"Girls" creator Lena Dunham is doing much better following surgery in March.
"I feel great. I feel really alive," Dunham, 29, told People at the 8th annual Blossom Ball organized by the Endometriosis Foundation of America Tuesday.
Dunham, who has been public about her struggle with endometriosis, which causes the lining of the uterus to grow outside of the uterus, was taken to the hospital in March after suffering from a ruptured ovarian cyst.
Following surgery, she recovered at home.
"I got much more rest time than the average woman with endo would probably be permitted, considering my job," she told People. "I have been treating myself like a delicate, delicate flower."
Dunham, who also stars in and writes for the hit HBO series, had taken February off after announcing that she was going through a "rough patch" with the illness and that doctors had told her to rest.
"I did have a health crisis in February and March, but what was so amazing was that my jobs allowed me to rest and binge watch Kimmy Schmidt and lay with a hot water bottle, and do what it is I want to do," she told People. "And that's not the case for so many women who have this disease."
She also leaned on mentor Padma Lakshmi, who founded the EFA and honored Dunham with the Blossom Award Tuesday.
"Padma has been amazing.

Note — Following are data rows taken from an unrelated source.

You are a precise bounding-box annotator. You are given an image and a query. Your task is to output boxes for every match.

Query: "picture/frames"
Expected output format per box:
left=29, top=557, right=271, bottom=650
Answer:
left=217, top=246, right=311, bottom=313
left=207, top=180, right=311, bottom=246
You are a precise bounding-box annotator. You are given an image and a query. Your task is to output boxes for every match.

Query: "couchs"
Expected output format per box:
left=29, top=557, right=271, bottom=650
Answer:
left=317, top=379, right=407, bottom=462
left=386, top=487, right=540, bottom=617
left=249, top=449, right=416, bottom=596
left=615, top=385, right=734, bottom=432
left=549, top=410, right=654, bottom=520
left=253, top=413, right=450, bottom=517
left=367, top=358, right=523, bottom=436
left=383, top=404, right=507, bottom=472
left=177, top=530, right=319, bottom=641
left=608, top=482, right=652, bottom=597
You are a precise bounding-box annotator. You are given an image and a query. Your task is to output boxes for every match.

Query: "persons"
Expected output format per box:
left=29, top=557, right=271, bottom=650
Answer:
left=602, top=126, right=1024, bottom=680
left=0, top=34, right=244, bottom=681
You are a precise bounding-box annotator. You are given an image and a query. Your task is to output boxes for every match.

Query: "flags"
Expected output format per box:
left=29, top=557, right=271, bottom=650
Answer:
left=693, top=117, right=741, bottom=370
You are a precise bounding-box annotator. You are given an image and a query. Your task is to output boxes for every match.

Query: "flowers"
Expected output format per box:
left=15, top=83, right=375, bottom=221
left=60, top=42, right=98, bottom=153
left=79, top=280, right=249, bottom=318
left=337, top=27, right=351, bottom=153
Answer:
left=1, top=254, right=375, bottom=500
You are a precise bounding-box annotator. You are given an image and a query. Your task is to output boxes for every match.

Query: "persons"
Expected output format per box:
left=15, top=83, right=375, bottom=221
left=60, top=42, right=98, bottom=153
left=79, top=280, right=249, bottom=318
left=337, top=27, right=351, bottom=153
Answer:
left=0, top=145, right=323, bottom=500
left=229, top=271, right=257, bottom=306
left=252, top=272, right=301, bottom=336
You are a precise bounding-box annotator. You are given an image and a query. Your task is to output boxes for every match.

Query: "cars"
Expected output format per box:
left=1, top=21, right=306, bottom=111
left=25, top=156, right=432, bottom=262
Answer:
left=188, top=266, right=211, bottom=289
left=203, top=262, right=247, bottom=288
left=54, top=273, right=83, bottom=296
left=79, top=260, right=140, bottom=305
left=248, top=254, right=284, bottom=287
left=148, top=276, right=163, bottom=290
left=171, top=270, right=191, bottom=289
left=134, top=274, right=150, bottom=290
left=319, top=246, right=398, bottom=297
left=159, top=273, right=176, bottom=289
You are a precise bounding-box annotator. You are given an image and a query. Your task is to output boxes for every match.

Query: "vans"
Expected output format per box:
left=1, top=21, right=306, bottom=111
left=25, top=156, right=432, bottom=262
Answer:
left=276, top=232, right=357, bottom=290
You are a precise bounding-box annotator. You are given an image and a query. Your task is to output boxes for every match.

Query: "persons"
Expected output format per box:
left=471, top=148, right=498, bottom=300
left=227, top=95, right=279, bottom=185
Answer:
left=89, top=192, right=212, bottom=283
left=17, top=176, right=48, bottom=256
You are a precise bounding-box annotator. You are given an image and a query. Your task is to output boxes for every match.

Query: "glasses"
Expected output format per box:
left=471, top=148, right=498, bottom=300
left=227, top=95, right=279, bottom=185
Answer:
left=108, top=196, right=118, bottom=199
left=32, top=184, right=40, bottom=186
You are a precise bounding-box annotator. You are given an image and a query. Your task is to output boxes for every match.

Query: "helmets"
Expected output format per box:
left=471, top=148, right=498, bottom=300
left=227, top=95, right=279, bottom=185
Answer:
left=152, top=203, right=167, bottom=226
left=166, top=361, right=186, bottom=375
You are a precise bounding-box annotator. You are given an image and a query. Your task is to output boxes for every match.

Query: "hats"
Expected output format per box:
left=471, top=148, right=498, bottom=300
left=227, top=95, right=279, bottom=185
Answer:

Padma reached out the minute that she learned I'd been diagnosed. And when I went public with it in my book," Dunham shared with the magazine. "And she has lead me to all kinds of resources and knowledge and given me a better understanding of the community of women who are suffering with this illness. I feel very, very blessed to know her."
Dunham also revealed that she is ready to return to the helm of "Girls" and will begin directing the first two episodes of the final season in the coming weeks.